For transformer models, neither stemming nor lemmatization should be applied. The model's subword tokenizer handles morphological variation naturally. The tokens for "running," "runs," and "ran" share subword pieces that encode their relationship, and the model's pre-training has already learned these morphological patterns. Applying stemming or lemmatization to transformer input degrades performance by destroying information the model can use.

Validate and Inspect the Output

After preprocessing, inspect a random sample of processed texts to verify quality. Check that important content was preserved, that cleaning did not remove meaningful text, and that the output is consistent across documents. Common issues include over-aggressive HTML stripping that removes content inside tags, encoding fixes that introduce new errors, and stopword lists that remove domain-important terms.

Compare token distributions before and after preprocessing. A significant drop in vocabulary size confirms that normalization is consolidating variants. A significant drop in average document length might indicate that too much content is being removed. Statistics on token frequencies help identify preprocessing artifacts: if a noise token like "[deleted]" or "RT" appears among the most frequent terms, the cleaning step missed a pattern.

Version and document your preprocessing pipeline. Different preprocessing choices produce different results, and reproducing results requires reproducing the exact preprocessing. Record which library versions were used, which stopword list was applied, what cleaning patterns were implemented, and any domain-specific rules. This documentation is essential for debugging model performance issues, which frequently trace back to preprocessing rather than model architecture.

When to Skip Preprocessing

The rise of transformer models has reduced the need for traditional preprocessing dramatically. BERT, GPT, and similar models were trained on raw text with minimal cleaning. Their subword tokenizers handle out-of-vocabulary words, their attention mechanisms learn to weight stopwords appropriately, and their pre-trained representations already capture morphological relationships. For these models, the only preprocessing that consistently helps is source-specific cleaning: removing HTML tags, fixing encoding errors, and stripping non-content boilerplate. Traditional steps like stopword removal, stemming, and lowercasing typically hurt performance because they destroy information the model can use.

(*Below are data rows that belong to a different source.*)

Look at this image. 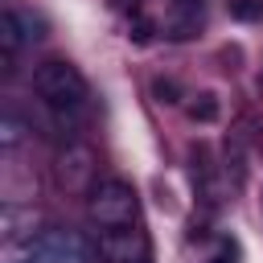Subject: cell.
<instances>
[{
    "instance_id": "4",
    "label": "cell",
    "mask_w": 263,
    "mask_h": 263,
    "mask_svg": "<svg viewBox=\"0 0 263 263\" xmlns=\"http://www.w3.org/2000/svg\"><path fill=\"white\" fill-rule=\"evenodd\" d=\"M53 181L66 193H90L95 189V152L86 144H66L53 156Z\"/></svg>"
},
{
    "instance_id": "10",
    "label": "cell",
    "mask_w": 263,
    "mask_h": 263,
    "mask_svg": "<svg viewBox=\"0 0 263 263\" xmlns=\"http://www.w3.org/2000/svg\"><path fill=\"white\" fill-rule=\"evenodd\" d=\"M177 8H193V12H201V0H177Z\"/></svg>"
},
{
    "instance_id": "7",
    "label": "cell",
    "mask_w": 263,
    "mask_h": 263,
    "mask_svg": "<svg viewBox=\"0 0 263 263\" xmlns=\"http://www.w3.org/2000/svg\"><path fill=\"white\" fill-rule=\"evenodd\" d=\"M189 119H193V123H214V119H218V99H214L210 90L193 95V103H189Z\"/></svg>"
},
{
    "instance_id": "8",
    "label": "cell",
    "mask_w": 263,
    "mask_h": 263,
    "mask_svg": "<svg viewBox=\"0 0 263 263\" xmlns=\"http://www.w3.org/2000/svg\"><path fill=\"white\" fill-rule=\"evenodd\" d=\"M230 16L255 21V16H263V0H230Z\"/></svg>"
},
{
    "instance_id": "1",
    "label": "cell",
    "mask_w": 263,
    "mask_h": 263,
    "mask_svg": "<svg viewBox=\"0 0 263 263\" xmlns=\"http://www.w3.org/2000/svg\"><path fill=\"white\" fill-rule=\"evenodd\" d=\"M33 90H37L41 107L53 115V123H62V127H74L90 111V86L78 74V66L66 58H45L33 70Z\"/></svg>"
},
{
    "instance_id": "2",
    "label": "cell",
    "mask_w": 263,
    "mask_h": 263,
    "mask_svg": "<svg viewBox=\"0 0 263 263\" xmlns=\"http://www.w3.org/2000/svg\"><path fill=\"white\" fill-rule=\"evenodd\" d=\"M86 214H90V222L99 230H107V226H132V222H140V197H136V189L127 181L111 177V181H99L86 193Z\"/></svg>"
},
{
    "instance_id": "3",
    "label": "cell",
    "mask_w": 263,
    "mask_h": 263,
    "mask_svg": "<svg viewBox=\"0 0 263 263\" xmlns=\"http://www.w3.org/2000/svg\"><path fill=\"white\" fill-rule=\"evenodd\" d=\"M95 251L103 263H152V242L140 222L132 226H107L95 234Z\"/></svg>"
},
{
    "instance_id": "6",
    "label": "cell",
    "mask_w": 263,
    "mask_h": 263,
    "mask_svg": "<svg viewBox=\"0 0 263 263\" xmlns=\"http://www.w3.org/2000/svg\"><path fill=\"white\" fill-rule=\"evenodd\" d=\"M152 99H156L160 107H173V103L185 99V90H181L177 78H160V74H156V78H152Z\"/></svg>"
},
{
    "instance_id": "5",
    "label": "cell",
    "mask_w": 263,
    "mask_h": 263,
    "mask_svg": "<svg viewBox=\"0 0 263 263\" xmlns=\"http://www.w3.org/2000/svg\"><path fill=\"white\" fill-rule=\"evenodd\" d=\"M0 41H4V62H8V70H12V58H16V49L29 41V37H25V25H21V12H16V8H8V12L0 16Z\"/></svg>"
},
{
    "instance_id": "9",
    "label": "cell",
    "mask_w": 263,
    "mask_h": 263,
    "mask_svg": "<svg viewBox=\"0 0 263 263\" xmlns=\"http://www.w3.org/2000/svg\"><path fill=\"white\" fill-rule=\"evenodd\" d=\"M115 8H127V12H140L144 0H115Z\"/></svg>"
}]
</instances>
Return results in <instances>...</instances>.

Classical models (Naive Bayes, logistic regression, SVM with TF-IDF features) still benefit substantially from full preprocessing. These models have no internal mechanism for learning that "running" and "runs" are related, so stemming or lemmatization provides a significant accuracy boost. Stopword removal reduces dimensionality and focuses the model on discriminative content words. For these models, the full preprocessing pipeline remains essential.

Key Takeaway

Text preprocessing cleans and standardizes raw text for NLP models, with classical models benefiting from extensive preprocessing (stemming, stopwords, normalization) while transformer models need only minimal cleaning since they handle most normalization internally.